The Mad Ophelias: Chapter 7
⋈ Sometime in the past.
Previously on TMO: Wil met MadHatter plus a couple of other Mad Ophelias, and it’s going wonderfully, other than, maybe, that he’s zip-tied to a chair, trying to shake off being drugged, and is concerned for his life. Meanwhile, back in the past, Ophelia has problems of her own.

FOR THE NEXT FEW DAYS I wear routine face and keep the blinds closed. Routine face while I’m dragging the trash bags of old food out to the dumpster, leaving a can opener and a set of plastic cutlery in a Ziploc bag in case Benny wants anything. Routine face while I wash my laundry at six o’clock on Sunday morning even though no one’s awake. Routine face collecting my grocery delivery in the lobby and holding the elevator door open for 80-year-old Max who lives on the top floor and doesn’t like to be bothered with small talk anyway.
Milton gets real face. Routine face makes him hide under the couch and mew.
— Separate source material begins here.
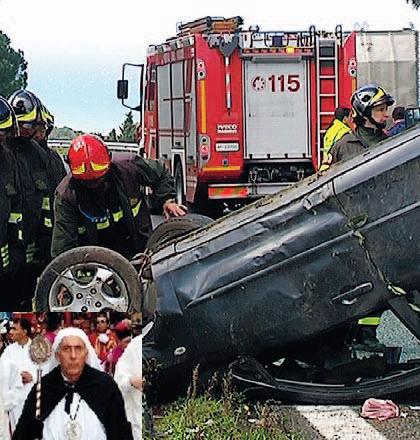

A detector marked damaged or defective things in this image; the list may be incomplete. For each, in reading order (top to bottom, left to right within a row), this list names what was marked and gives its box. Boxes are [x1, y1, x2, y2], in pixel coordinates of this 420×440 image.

Monday morning, I get up at the usual time and stand at my bus stop, hood up against the rain. Take the 40 downtown to the office. It’s packed. Bodies pressed against each other, breath fogging up the windows. There are the regulars—man in a beige jacket who always stands and reads a book, woman in a black puffy coat and thick glasses who watches videos on her phone, bone-thin man wearing a blue hoodie in the back leaned up against the glass, sleeping. Then there are the ‘box of chocolates never know what you’re going to get’ riders. A young woman with a small brown dog cradled in her arm, a man who reeks of dope huddled over talking to his fingers, a couple of tourists who are clearly having a moment of regret.
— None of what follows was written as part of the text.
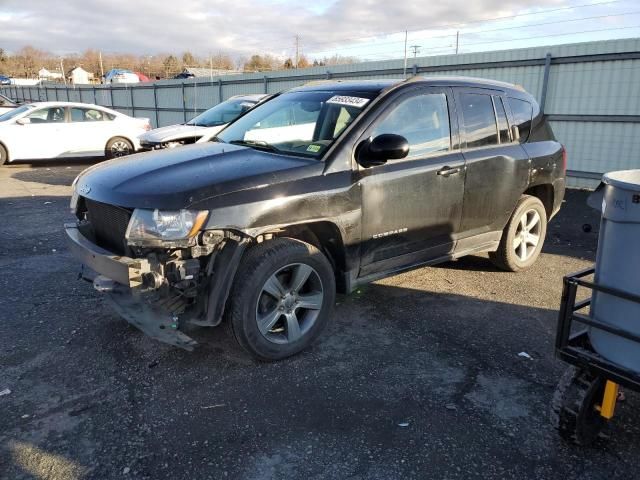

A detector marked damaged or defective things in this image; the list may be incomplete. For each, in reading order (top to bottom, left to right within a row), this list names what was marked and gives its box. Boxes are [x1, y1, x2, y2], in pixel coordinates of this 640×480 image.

crushed front bumper [63, 223, 198, 350]
cracked headlight [127, 208, 210, 244]
damaged black suv [65, 77, 564, 358]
No one’s looking at me. Level yellow.
Have to muscle my way off the bus by the building that used to be a Ross and is now nothing. Pass by the closed bakery, the closed bank, the closed drugstore. A first-floor desert that makes the office spaces above cheap.
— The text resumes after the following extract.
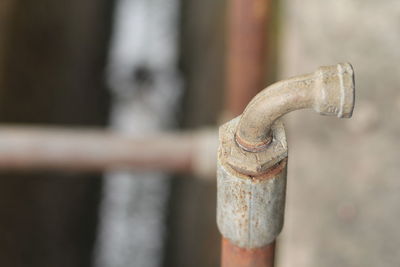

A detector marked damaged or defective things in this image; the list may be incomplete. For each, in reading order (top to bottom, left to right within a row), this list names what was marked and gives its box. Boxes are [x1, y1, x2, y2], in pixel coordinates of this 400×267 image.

rusty pipe [0, 126, 219, 177]
corroded joint [217, 62, 354, 249]
rusty pipe [236, 61, 354, 152]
Which is how Doug, founder of Power to the People Solar Solutions, can afford it.
I use a brass key to open the door between a closed bar and a closed ice cream parlor—not my favorite, keys can be easily duplicated—and climb the four flights of stairs, which are worn, and greasy for some reason. Routine face while I hang up my wet jacket on a nail in the wall to join the others. A puddle is already forming underneath them.
A cash shortfall caught the building’s property owner in the middle of a renovation, so the office is just a massive, unfinished space. Walls are 2x4s with clear plastic sheeting. The floor is exposed plywood. Random power cables spark because they aren’t meant to carry the load.
But for Doug it was a huge step up from his parents’ garage in Bothell.
“It’s temporary,” he’d said two years ago during my job interview. At some point, he also said, “We’re going to save the world, one ton of CO2 at a time.”
I use that a lot in press releases. It’s not the best, but he always approves it.
I go to my desk and slide into my chair—dumpster finds—and feign an interest in the weather and the lives of my co-workers.
Really coming down, huh.
Did you do anything fun over the weekend?
God, are we out of creamer again?
They’re nice people. Have to be working for a subsidy program that provides solar panels to low-income homeowners, which isn’t the easiest sell in a city known for perpetual rain and never-ending committees.
In a SHTF situation, I don’t think they’d last more than two weeks.
Today I’ve got to come up with a good spin for a press release. A city council member making noises about permitting because he says (behind closed doors) that low-income residents won’t be able to afford the maintenance costs of the solar panels. It’s just throwing money down the drain.
FOR IMMEDIATE RELEASE
Power to the People Solar Solutions Advancing Energy Equity
Seattle, Wash. — Power to the People Solar Solutions announced today that it was moving forward with subsidizing solar panel installations for the first eight homeowners who signed up for the program, despite maintenance concerns raised by city officials.
“With climate change advancing faster than scientists anticipated, we need to adapt just as quickly, and our biggest opportunity lies with a shift to solar,” said the company’s CEO Doug Hennessy. “This is a proven technology that offers our best chance to reduce our carbon footprint. And with subsidies, it also addresses the equity barrier that prevents low-income people from enjoying the financial benefits of cutting the cord from expensive power utilities.”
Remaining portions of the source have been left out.